Robock, a member of the Physicists Coalition for Nuclear Threat Reduction, has spoken to a number of university physics departments to encourage physicists to advocate to Congress and stakeholders that nuclear weapons should be eliminated.
“We are lucky that for the past 75 years there has not been a second nuclear war,” he said. “Here are the immediate steps we can take to make this less likely. Take U.S. land-based missiles off hair trigger alert. Give up granting the U.S. president the sole authority to launch nuclear weapons. Change our nuclear policy to one of ‘no first use of nuclear weapons.’ Stand down our land-based missiles and begin to dismantle them as part of a rapid reduction of our nuclear arsenal.”

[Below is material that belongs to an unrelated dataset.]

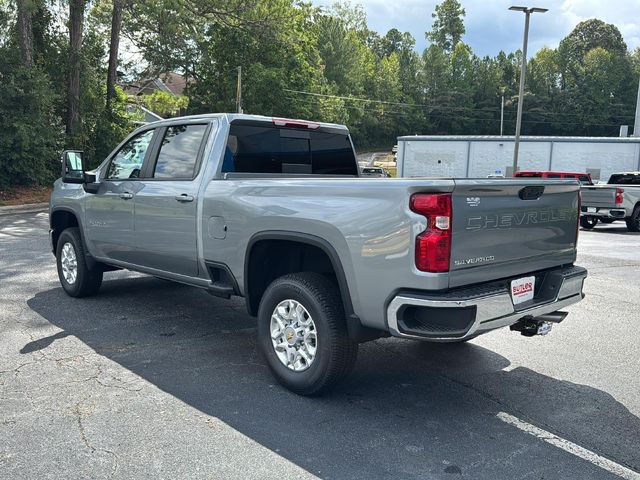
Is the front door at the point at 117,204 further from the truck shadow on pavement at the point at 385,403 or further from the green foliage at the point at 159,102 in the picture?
the green foliage at the point at 159,102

Robock provided evidence that nuclear arsenals do not deter conventional weapon attacks by non-nuclear states and terrorist groups. He added that the world has been endangered by several “nuclear close calls,” including on “Black Saturday,” Oct. 27, 1962, during the Cuban missile crisis when the U.S. and the Soviet Union came close to initiating nuclear attacks.
“A nuclear war could start tomorrow by accident, hackers, computer failure, bad sensors or unstable leaders,” Robock concluded. “The only way to prevent a global catastrophe is to get rid of nuclear weapons.”